→ AIM OF THE TASK:
Answer these questions about the forum thread on a puppy that won't eat treats, one answer per line:
1. What food did the first poster find the pup loves?
2. Which two treats does cuttingedge call the highest value in that house?
3. What two foods did Wolfiesmom's dog like at first?

# my pup wont eat treats.



## starrluvsjackson (Feb 24, 2011)

Im not sure where this topic belongs or if there are any others of the sort..

my pup isnt interested in dog treats is this normal?? and will it change??

ive discovered he loves cheerios and i got him to sit a few times but not sure how good they would be for him to have?..so not sure how to start obedience training without a way to get his attention, perform the commands and reward him? help!


----------



## Stosh (Jun 26, 2010)

My dog doesn't like dog treats either- so I use cheese, cubed cooked chicken, cut up hot dogs. I don't think Cheerios would hurt him- I had a dog that loved oyster crackers and I used them for her treats. Some dogs just aren't food motivated so you might use a toy or a ball as a reward. Just make sure you only let him have it as a reward and not a toy he plays with all the time.


----------



## starrluvsjackson (Feb 24, 2011)

ok thanks im just so new to all this so unsure of everything pretty much lol


----------



## KZoppa (Aug 14, 2010)

Cheerios are fine for training treats. If thats what your pup likes use it. Plus they're perfect for bite size peices. You could also try using part of your pups daily meal for training treats as well. With the cheerios i would keep grain allergies in the back of your mind for future reference just in case your pup developes allergies later in life you know one thing to cut out immedietly to help narrow it down.


----------



## cuttingedge (Nov 23, 2009)

I would recommend using softer small bits of food (String Cheese, Cheddar Cheese, Pieces of Chicken, Hot Dog, Ham). Try to stay away from very chewy foods and hard things like dog kibble/ Milk bones as these in themselves can be a distraction while training. String Cheese and Dried Beef Liver seem to be the highest value training treats in our house. Make sure that you mix it up with the treats and always offer praise and or a toy to make it fun.


----------



## Wolfiesmom (Apr 10, 2010)

My dog doesn't like treats either. I had no idea what to do for training since he only likes green beans and carrots. I ended up using a lot of praise as a training reward. It worked well. Now that he is used to getting pats and praise for a training reward, he has discovered he likes cheese. LOL. He hated it before. Go figure.


----------



## Cassidy's Mom (Mar 30, 2003)

When you're using food rewards in training you want to use whatever the dog finds rewarding. If that's cheerios, pieces of carrot, or their kibble rather than a commercial dog treat, so be it.


----------



## DJEtzel (Feb 11, 2010)

Cassidy's Mom said:


> When you're using food rewards in training you want to use whatever the dog finds rewarding. If that's cheerios, pieces of carrot, or their kibble rather than a commercial dog treat, so be it.


As long as it's not Hershey Kisses.


----------



## Cassidy's Mom (Mar 30, 2003)

→ RECORD EXCERPTS:

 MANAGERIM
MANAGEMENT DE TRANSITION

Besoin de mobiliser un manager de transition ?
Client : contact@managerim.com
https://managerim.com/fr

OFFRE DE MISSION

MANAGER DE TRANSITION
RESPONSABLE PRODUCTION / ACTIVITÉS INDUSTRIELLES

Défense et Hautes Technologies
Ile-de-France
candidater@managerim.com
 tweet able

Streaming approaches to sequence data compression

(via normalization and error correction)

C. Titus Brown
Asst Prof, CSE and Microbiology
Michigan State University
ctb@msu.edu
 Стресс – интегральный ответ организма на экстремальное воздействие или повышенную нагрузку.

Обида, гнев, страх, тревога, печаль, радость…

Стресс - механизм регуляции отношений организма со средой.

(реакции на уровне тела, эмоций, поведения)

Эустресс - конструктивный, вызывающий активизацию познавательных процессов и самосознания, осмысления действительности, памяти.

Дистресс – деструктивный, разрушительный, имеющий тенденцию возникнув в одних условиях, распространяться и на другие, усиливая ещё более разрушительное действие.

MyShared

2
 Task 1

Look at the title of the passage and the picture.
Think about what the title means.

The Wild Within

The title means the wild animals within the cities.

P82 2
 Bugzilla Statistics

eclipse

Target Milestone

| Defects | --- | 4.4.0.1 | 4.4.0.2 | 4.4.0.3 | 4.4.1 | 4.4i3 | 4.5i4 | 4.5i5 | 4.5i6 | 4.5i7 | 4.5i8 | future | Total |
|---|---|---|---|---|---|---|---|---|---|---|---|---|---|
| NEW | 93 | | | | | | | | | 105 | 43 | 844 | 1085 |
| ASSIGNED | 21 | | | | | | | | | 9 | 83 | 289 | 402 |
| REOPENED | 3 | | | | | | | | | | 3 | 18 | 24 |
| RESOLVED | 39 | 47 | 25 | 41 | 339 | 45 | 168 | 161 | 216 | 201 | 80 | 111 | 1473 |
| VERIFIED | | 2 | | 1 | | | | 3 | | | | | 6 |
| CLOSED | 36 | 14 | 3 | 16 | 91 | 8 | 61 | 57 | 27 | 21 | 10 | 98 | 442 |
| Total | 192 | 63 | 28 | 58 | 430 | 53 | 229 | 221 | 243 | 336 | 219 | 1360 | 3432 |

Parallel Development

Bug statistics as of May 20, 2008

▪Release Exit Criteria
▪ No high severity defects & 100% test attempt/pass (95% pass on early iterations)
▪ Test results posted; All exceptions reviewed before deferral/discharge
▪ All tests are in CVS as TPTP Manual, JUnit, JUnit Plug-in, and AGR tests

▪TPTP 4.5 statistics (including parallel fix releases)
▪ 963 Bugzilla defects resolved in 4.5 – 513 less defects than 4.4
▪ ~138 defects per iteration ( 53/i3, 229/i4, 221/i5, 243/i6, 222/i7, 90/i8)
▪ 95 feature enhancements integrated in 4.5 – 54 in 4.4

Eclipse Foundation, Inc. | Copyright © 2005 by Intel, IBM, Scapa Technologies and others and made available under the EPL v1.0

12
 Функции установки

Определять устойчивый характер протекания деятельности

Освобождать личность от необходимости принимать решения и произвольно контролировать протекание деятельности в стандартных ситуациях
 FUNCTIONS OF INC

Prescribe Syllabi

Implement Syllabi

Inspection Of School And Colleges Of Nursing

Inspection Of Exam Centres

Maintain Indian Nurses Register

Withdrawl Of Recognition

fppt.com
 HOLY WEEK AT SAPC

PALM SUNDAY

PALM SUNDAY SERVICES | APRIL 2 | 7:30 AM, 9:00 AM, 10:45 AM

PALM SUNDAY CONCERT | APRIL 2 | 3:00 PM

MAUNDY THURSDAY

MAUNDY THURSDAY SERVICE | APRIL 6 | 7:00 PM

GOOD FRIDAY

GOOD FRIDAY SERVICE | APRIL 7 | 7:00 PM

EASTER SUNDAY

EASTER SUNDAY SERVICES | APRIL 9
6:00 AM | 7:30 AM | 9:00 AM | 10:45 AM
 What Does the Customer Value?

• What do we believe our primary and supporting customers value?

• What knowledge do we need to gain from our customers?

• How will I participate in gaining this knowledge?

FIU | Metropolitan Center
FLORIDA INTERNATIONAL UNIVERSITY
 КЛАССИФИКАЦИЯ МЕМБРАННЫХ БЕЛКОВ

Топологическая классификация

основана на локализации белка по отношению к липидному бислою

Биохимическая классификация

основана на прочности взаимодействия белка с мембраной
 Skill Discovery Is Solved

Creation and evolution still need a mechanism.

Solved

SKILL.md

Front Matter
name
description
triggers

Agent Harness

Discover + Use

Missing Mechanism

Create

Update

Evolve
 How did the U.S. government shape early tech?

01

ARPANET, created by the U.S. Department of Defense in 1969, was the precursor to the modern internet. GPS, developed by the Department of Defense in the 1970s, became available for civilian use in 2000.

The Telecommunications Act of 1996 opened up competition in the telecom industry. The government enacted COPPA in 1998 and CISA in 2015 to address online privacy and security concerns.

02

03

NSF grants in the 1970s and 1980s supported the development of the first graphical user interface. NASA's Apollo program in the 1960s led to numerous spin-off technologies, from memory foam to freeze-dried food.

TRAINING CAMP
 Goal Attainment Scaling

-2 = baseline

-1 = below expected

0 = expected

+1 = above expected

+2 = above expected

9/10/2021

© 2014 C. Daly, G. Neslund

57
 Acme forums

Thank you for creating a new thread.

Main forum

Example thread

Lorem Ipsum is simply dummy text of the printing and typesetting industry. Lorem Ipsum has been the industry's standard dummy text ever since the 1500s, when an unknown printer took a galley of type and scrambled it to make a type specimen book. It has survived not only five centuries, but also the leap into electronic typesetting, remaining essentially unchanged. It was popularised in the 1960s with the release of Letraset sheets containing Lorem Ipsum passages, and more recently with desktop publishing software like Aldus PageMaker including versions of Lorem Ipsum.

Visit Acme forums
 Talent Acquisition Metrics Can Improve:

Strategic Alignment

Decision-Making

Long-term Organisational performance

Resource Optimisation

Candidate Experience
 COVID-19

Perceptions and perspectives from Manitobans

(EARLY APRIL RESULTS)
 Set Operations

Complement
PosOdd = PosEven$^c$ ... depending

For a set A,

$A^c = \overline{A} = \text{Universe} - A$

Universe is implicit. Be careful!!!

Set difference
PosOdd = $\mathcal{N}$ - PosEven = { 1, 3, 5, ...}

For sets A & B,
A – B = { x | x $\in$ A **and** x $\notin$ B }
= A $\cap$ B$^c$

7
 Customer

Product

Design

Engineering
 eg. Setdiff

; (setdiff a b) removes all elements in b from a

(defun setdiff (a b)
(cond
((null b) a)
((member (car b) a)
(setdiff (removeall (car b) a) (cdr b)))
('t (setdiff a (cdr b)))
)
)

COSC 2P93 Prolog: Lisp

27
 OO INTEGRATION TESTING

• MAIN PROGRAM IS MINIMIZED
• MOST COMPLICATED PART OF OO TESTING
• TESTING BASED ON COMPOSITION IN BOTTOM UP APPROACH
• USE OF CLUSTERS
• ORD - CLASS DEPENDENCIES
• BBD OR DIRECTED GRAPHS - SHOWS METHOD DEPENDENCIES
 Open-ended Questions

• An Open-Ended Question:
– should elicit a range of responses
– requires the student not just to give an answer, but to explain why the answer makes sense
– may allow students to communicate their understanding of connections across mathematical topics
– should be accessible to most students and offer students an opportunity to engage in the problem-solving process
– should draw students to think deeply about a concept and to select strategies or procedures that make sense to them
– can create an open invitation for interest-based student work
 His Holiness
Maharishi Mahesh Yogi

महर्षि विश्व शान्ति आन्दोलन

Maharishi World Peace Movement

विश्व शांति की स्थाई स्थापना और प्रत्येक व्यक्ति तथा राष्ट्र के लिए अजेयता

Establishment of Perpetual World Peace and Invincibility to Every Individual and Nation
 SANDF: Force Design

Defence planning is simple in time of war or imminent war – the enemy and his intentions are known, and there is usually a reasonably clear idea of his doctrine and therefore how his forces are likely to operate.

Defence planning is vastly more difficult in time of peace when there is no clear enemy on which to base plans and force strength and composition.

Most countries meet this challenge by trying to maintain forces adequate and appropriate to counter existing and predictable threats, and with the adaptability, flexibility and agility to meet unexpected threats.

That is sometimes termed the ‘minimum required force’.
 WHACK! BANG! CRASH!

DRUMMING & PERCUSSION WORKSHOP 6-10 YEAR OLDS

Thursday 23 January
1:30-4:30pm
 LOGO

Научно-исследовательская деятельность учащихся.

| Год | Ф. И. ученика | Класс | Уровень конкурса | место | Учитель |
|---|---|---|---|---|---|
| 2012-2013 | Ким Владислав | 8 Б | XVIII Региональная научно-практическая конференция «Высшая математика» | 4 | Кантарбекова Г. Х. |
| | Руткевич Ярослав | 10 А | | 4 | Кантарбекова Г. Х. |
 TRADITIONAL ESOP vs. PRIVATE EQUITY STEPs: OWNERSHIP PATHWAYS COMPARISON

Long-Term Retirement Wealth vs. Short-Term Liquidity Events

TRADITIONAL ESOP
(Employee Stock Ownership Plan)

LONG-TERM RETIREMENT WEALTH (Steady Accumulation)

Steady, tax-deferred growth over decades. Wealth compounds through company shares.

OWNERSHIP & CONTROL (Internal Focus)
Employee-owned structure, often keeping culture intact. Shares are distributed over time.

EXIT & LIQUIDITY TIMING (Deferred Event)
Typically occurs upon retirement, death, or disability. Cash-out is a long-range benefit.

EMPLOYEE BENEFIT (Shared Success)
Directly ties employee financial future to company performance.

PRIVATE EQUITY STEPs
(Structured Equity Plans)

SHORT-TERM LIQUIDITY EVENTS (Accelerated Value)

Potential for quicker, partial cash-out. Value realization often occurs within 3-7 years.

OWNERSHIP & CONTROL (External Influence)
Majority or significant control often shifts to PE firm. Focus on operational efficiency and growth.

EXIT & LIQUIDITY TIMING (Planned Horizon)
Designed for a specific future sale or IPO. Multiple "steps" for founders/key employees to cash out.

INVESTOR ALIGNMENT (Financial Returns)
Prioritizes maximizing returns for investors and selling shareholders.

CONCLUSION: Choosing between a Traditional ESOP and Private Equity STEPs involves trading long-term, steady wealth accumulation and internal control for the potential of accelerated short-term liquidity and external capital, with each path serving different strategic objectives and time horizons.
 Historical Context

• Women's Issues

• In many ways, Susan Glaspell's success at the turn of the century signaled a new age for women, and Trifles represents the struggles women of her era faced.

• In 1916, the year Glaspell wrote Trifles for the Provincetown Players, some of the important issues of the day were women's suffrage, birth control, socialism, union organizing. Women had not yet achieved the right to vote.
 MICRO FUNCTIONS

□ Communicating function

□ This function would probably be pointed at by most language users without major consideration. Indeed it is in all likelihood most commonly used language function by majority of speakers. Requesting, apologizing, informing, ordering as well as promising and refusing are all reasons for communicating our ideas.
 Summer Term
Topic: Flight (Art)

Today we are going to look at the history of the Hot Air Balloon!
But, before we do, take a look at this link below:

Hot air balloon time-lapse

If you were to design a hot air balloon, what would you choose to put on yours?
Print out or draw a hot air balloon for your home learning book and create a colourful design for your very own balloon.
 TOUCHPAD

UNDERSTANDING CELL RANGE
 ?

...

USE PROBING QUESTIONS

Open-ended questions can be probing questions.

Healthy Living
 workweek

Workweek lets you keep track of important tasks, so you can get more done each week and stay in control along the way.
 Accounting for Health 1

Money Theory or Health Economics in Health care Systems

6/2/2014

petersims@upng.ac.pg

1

→ EXERCISE ANSWER:
1. Cheerios
2. String Cheese and Dried Beef Liver
3. Green beans and carrots